■ RECORDED INFORMATION:
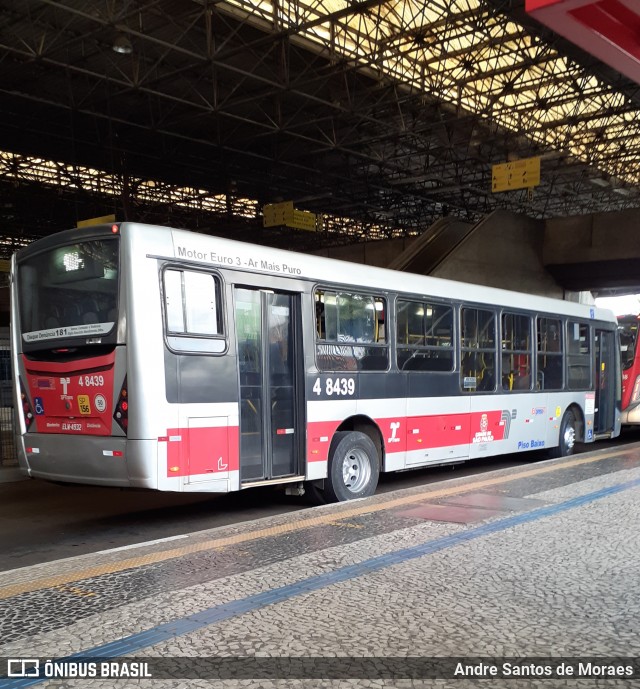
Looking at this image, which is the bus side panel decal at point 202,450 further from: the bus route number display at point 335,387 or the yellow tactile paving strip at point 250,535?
the bus route number display at point 335,387

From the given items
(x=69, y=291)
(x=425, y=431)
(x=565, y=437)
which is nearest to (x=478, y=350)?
(x=425, y=431)

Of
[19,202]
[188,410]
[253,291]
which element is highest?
[19,202]

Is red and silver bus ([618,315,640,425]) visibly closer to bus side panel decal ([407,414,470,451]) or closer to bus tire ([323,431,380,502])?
bus side panel decal ([407,414,470,451])

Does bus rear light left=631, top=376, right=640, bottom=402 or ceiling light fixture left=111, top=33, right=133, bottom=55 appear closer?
bus rear light left=631, top=376, right=640, bottom=402

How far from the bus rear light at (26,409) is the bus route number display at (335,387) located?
3249 mm

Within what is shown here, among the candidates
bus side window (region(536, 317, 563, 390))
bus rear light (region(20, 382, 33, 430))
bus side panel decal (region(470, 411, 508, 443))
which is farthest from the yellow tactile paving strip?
bus side window (region(536, 317, 563, 390))

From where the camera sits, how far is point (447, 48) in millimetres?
24625

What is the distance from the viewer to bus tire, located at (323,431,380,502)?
9.12m

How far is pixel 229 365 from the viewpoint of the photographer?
7984 millimetres

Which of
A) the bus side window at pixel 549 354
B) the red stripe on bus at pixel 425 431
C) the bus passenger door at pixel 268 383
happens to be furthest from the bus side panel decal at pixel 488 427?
the bus passenger door at pixel 268 383

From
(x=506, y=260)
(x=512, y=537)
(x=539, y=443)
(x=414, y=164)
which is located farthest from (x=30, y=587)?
(x=414, y=164)

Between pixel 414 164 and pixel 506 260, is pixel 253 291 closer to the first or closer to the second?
pixel 506 260

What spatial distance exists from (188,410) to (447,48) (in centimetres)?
2085

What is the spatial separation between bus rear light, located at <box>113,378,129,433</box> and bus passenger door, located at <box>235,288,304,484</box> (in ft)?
4.45
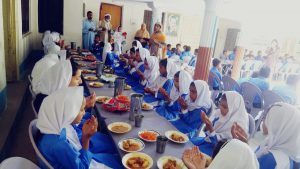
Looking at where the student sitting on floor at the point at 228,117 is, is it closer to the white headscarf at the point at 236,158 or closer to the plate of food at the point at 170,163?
the plate of food at the point at 170,163

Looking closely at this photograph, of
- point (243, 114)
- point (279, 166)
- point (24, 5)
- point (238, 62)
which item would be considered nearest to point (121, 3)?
point (24, 5)

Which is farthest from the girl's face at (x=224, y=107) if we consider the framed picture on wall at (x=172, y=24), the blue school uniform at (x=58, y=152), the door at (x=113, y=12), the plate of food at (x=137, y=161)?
the framed picture on wall at (x=172, y=24)

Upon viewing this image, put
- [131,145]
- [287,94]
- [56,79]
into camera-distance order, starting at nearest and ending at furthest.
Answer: [131,145], [56,79], [287,94]

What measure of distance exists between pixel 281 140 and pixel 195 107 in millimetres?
991

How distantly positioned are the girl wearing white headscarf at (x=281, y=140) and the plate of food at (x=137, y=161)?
819 millimetres

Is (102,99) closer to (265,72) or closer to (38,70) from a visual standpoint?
(38,70)

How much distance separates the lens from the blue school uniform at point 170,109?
2.88 m

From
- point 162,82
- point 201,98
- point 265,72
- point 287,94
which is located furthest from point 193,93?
point 265,72

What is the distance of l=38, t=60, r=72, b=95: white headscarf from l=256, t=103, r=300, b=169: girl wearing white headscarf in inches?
77.8

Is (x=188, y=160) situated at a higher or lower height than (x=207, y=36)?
lower

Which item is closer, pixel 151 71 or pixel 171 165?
pixel 171 165

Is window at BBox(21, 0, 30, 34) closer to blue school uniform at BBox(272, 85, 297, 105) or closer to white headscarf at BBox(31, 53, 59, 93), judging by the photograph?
white headscarf at BBox(31, 53, 59, 93)

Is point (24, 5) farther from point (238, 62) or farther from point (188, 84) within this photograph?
point (238, 62)

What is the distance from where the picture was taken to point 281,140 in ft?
6.07
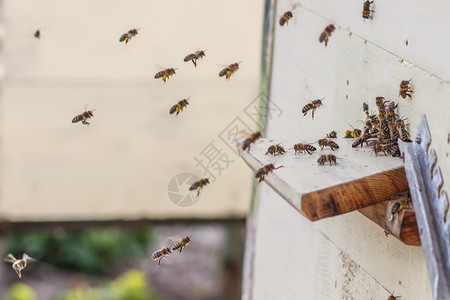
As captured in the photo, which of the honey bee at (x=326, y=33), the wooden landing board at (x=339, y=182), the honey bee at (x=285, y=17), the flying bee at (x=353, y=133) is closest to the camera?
the wooden landing board at (x=339, y=182)

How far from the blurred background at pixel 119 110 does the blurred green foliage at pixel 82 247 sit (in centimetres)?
318

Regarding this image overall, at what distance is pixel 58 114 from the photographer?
19.9 ft

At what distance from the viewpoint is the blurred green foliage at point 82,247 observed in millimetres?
9555

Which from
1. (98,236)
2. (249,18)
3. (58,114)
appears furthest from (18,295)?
(249,18)

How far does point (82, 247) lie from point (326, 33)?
8074 millimetres

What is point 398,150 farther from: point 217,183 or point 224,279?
point 224,279

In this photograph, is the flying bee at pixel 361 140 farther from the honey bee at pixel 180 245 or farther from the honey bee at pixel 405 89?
the honey bee at pixel 180 245

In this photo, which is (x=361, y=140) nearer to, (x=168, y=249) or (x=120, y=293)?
(x=168, y=249)

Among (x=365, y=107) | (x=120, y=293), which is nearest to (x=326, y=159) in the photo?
(x=365, y=107)

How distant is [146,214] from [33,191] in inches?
45.5

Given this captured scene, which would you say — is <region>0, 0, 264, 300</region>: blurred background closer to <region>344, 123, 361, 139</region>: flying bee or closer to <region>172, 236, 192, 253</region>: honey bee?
<region>172, 236, 192, 253</region>: honey bee

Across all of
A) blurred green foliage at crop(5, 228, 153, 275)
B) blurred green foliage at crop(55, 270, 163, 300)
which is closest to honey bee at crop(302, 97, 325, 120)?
blurred green foliage at crop(55, 270, 163, 300)

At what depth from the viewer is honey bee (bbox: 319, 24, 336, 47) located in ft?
7.72

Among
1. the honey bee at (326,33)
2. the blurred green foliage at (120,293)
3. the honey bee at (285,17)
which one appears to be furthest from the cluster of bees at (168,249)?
the blurred green foliage at (120,293)
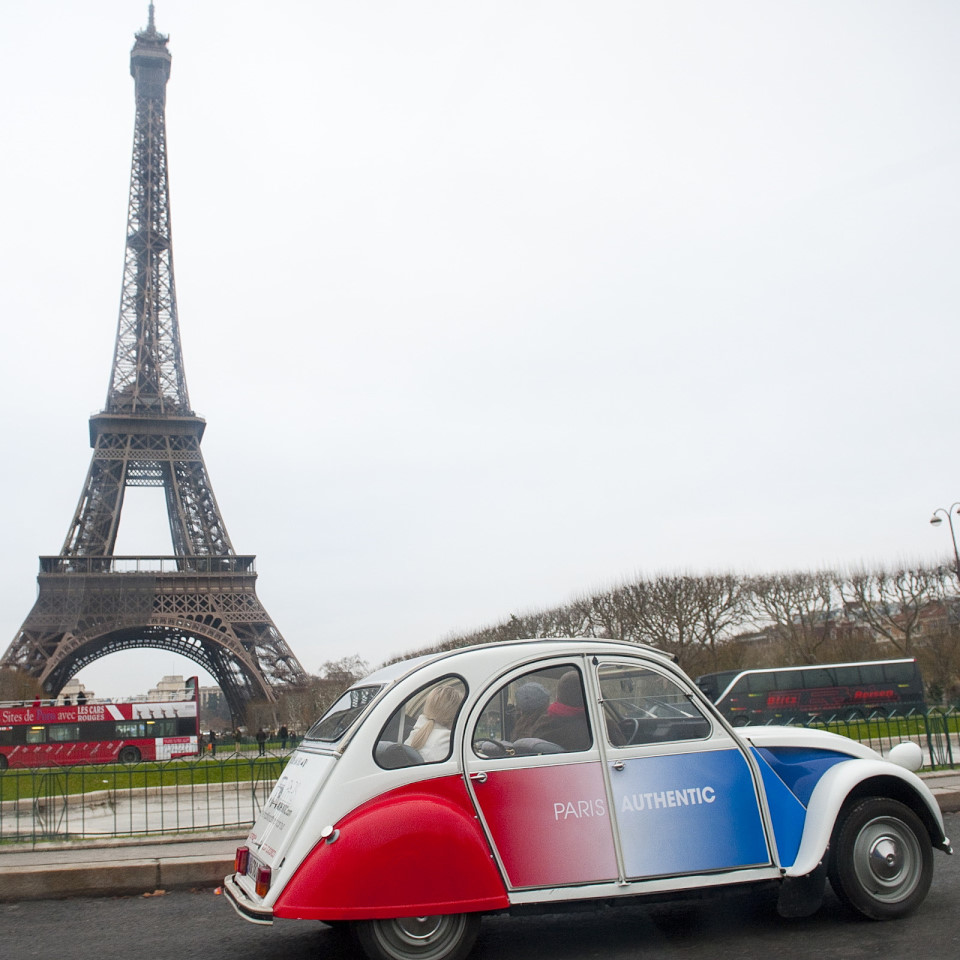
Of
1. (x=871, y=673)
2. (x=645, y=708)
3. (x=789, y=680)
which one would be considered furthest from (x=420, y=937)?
(x=871, y=673)

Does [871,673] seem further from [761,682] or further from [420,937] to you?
[420,937]

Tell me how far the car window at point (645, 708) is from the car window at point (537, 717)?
0.15 meters

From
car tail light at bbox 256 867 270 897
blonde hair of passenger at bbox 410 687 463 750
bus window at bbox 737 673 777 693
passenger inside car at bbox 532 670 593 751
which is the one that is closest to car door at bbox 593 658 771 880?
passenger inside car at bbox 532 670 593 751

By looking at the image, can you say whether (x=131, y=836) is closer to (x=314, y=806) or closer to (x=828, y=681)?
(x=314, y=806)

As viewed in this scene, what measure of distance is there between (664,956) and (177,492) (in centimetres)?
4956

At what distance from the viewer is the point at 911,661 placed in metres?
29.5

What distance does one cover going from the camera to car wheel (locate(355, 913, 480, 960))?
173 inches

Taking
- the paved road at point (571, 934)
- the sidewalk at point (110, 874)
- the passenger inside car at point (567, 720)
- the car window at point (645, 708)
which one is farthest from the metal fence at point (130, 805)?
the car window at point (645, 708)

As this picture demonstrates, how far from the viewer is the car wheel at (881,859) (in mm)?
4992

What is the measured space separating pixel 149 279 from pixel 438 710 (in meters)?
56.0

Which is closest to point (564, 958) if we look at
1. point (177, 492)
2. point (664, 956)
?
point (664, 956)

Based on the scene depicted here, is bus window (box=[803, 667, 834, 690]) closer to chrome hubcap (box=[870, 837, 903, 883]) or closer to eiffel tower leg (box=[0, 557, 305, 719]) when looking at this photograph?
chrome hubcap (box=[870, 837, 903, 883])

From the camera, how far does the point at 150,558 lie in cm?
4953

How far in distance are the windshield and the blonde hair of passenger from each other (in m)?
0.31
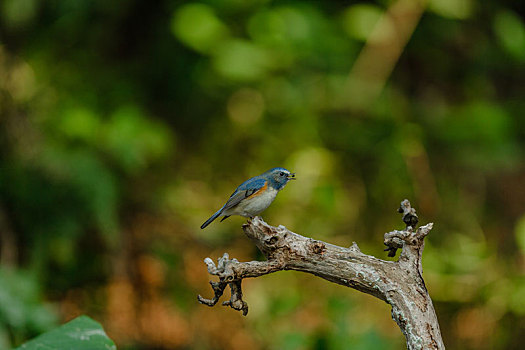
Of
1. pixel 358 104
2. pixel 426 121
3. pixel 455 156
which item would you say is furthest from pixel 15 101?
pixel 455 156

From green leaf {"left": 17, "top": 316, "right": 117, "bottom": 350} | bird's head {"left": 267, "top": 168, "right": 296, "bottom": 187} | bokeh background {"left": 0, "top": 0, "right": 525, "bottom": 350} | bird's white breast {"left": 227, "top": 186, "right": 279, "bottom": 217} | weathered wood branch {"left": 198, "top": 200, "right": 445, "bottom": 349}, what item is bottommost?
bokeh background {"left": 0, "top": 0, "right": 525, "bottom": 350}

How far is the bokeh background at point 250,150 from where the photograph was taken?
4.89 meters

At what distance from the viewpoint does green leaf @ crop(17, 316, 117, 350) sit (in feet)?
7.82

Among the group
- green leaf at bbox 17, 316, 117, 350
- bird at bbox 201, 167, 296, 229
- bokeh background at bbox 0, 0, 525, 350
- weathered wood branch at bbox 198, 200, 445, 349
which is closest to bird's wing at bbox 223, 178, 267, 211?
bird at bbox 201, 167, 296, 229

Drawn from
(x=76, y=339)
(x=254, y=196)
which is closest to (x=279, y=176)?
(x=254, y=196)

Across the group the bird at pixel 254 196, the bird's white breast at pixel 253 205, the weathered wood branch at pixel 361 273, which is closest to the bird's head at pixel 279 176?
the bird at pixel 254 196

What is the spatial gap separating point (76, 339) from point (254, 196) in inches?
39.5

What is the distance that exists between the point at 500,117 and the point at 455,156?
0.75m

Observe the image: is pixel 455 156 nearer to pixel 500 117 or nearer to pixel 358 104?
pixel 500 117

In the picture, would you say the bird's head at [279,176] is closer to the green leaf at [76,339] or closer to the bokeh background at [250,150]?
the green leaf at [76,339]

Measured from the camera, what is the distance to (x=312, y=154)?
5305mm

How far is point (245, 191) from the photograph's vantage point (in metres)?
2.40

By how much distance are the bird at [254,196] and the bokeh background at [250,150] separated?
2.31 metres

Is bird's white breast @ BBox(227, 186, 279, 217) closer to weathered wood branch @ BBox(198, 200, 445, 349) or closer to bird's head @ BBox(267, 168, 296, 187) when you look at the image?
bird's head @ BBox(267, 168, 296, 187)
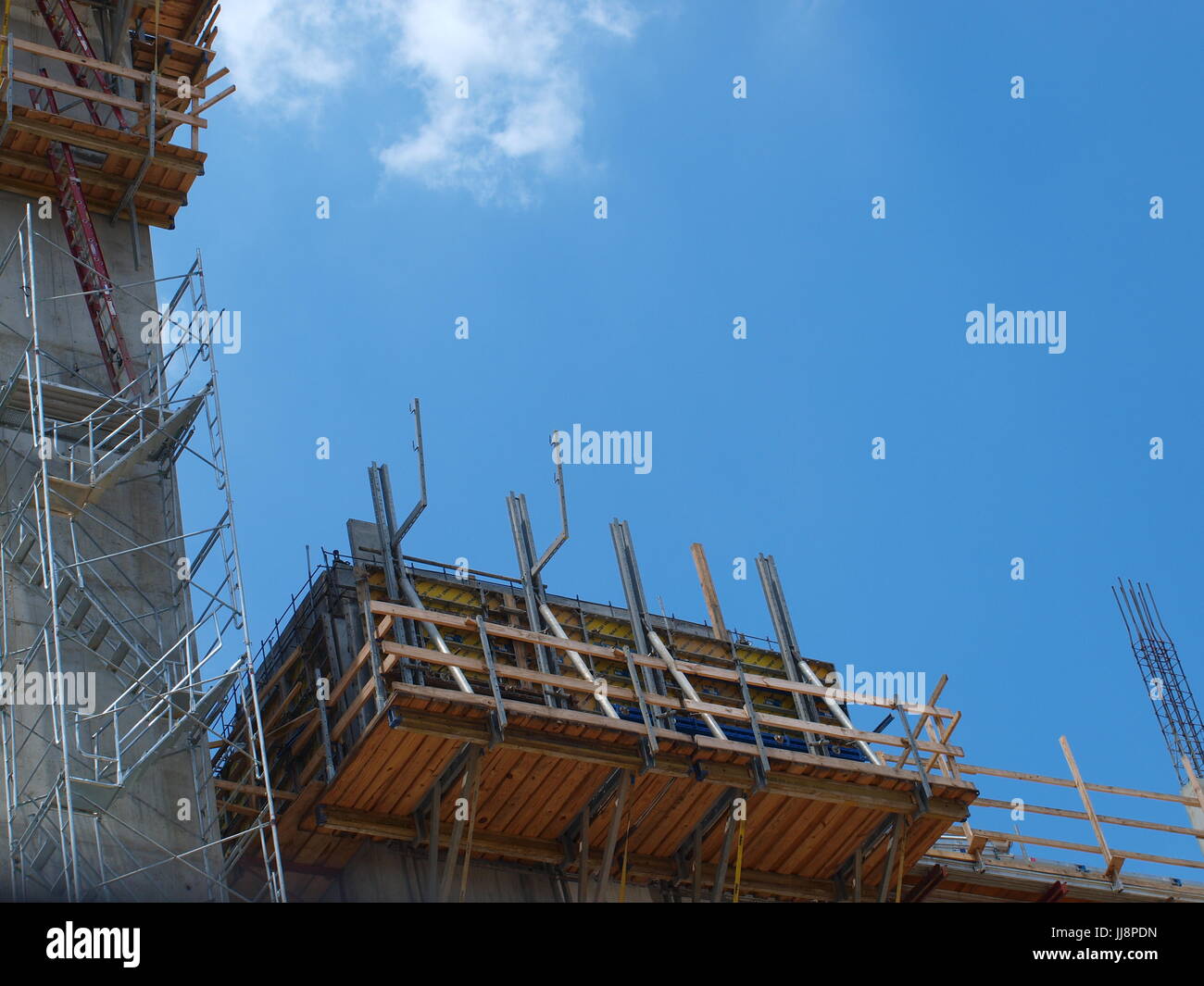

■ WHAT TO PRODUCE:
Please format the records from the line containing "Is bird's white" through the end of the records as a two-column CSV with the columns text and answer. Give one row per record, put each value in a single quoted field with line breaks changed to spaces, and leave out the pictures.

■ FULL OUTPUT:
text,answer
"Is bird's white breast @ BBox(227, 186, 279, 217) closer to weathered wood branch @ BBox(198, 200, 445, 349) or closer to bird's head @ BBox(267, 168, 296, 187) when you look at the image?","bird's head @ BBox(267, 168, 296, 187)"